Text shown:
- - - - - - -

TYPE = 'CSV'：specifies the format of the external file as CSV. It also includes the following fields:
- LINE_DELIMITER：specifies the line delimiter for the CSV file. The default value is LINE_DELIMITER='\n'.
- FIELD_DELIMITER：specifies the field delimiter for the CSV file. The default value is FIELD_DELIMITER='\t'.
- ESCAPE：specifies the escape character for the CSV file, which must be one byte. The default value is ESCAPE ='\'.
- FIELD_OPTIONALLY_ENCLOSED_BY：specifies the character used to enclose field values in the CSV file. The default value is empty.
  
  Notice
  
  If the external table data file contains NULL values (not the string NULL, i.e., not "NULL"), you must explicitly configure the FIELD_OPTIONALLY_ENCLOSED_BY parameter, and the value of this parameter cannot be empty.
- ENCODING：specifies the character set encoding format of the file. For information about all character sets supported in MySQL mode, see Character sets. If this option is not specified, the default value is UTF8MB4.
- NULL_IF：specifies the string to be treated as NULL. The default value is empty.
- SKIP_HEADER：specifies the number of header rows to skip.
- SKIP_BLANK_LINES：specifies whether to skip blank lines. The default value is FALSE, indicating that blank lines are not skipped.
- TRIM_SPACE：specifies whether to remove leading and trailing spaces from fields in the file. The default value is FALSE, indicating that leading and trailing spaces are not removed.
- EMPTY_FIELD_AS_NULL：specifies whether to treat empty strings as NULL. The default value is FALSE, indicating that empty strings are not treated as NULL.
- IGNORE_LAST_EMPTY_COLUMN：specifies whether to ignore the last empty field at the end of a line in the file. The default value is TRUE, indicating that the last empty field is ignored.
- COMPRESSION：optional. Specifies the compression format of the file. Valid values:
  - GZIP/DEFLATE: GZIP-compressed file.
  - ZSTD: ZSTD-compressed file.
  - NONE: indicates that the file is not compressed (default value).
  - SNAPPY_BLOCK: HADOOP-SNAPPY-compressed file.
    
    Note
    
    For V4.4.2, the compression format SNAPPY_BLOCK is supported starting from V4.4.2 BP1.
- PARALLEL_PARSE_ON_SINGLE_FILE: specifies whether to enable parallel parsing of a single CSV file. If this option is not specified, the default value is TRUE.
- PARALLEL_PARSE_FILE_SIZE_THRESHOLD: specifies the file size threshold for parallel parsing, in bytes. The default value is 256 MB.
- MAX_ROW_LENGTH: specifies the maximum length of a single row of data, in bytes. The default value is 2 MB. This option is used for the boundary determination stage of parallel parsing of a single CSV file and does not affect the accuracy of data reading.
Note

For V4.4.2, the parameters PARALLEL_PARSE_ON_SINGLE_FILE, PARALLEL_PARSE_FILE_SIZE_THRESHOLD, and MAX_ROW_LENGTH are supported starting from V4.4.2 BP1.
TYPE = 'PARQUET': specifies the format of the external file as PARQUET.
TYPE = 'ORC': specifies the format of the external file as ORC.

- - - - - - -

Data provided:
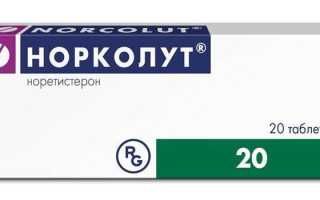 Норколут таблетки для чего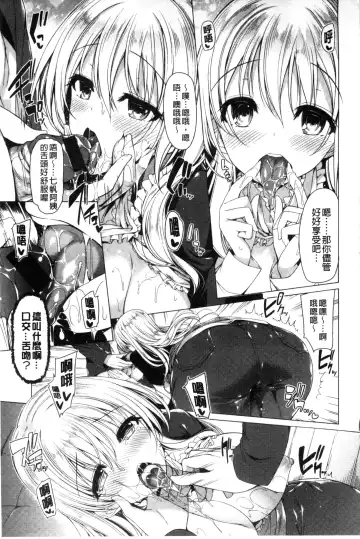 [Kazakura] Kanojo wa Hazukashii no Toriko Fhentai - Page 123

- - - - - - -

Activity:
Continue the text above on external file format options, starting right after its last line.

Output below:
properties_type_options

TYPE = 'ODPS': specifies the format of the external file as ODPS. It also includes the following fields:
- ACCESSID: specifies the AccessKey ID of the Alibaba Cloud account for identity authentication.
- ACCESSKEY: specifies the AccessKey secret corresponding to the AccessKey ID for identity verification.
- ENDPOINT: specifies the connection address of the ODPS service.
- PROJECT_NAME: specifies the name of the ODPS project to be accessed.
- SCHEMA_NAME: optional. Specifies the schema name in ODPS.
- TABLE_NAME: specifies the name of the target table in ODPS.
- QUOTA_NAME: optional. Specifies the quota to be used.
- COMPRESSION_CODE: optional. Specifies the compression format of the data source. Valid values: ZLIB, ZSTD, LZ4, and ODPS_LZ4. If this option is not specified, compression is not enabled.
- API_MODE: specifies the API mode for calling ODPS. Valid values:
  - tunnel_api (default):
    - No special network configuration is required. This mode is applicable to all deployment scenarios and does not require OceanBase Database to be deployed in the same VPC as MaxCompute.
    - No additional MaxCompute permissions are required. Authentication can be completed by providing the AccessID and AccessKey, without the need to enable the MaxCompute Storage API.
    - Applicable environments:
      - OceanBase Database and MaxCompute are not deployed in the same VPC.
      - The MaxCompute Storage API is not enabled.
      - Data transmission has low latency requirements.
  - storage_api:
    - Network dependency: OceanBase Database and MaxCompute must be deployed in the same VPC to achieve low-latency, high-throughput data transmission.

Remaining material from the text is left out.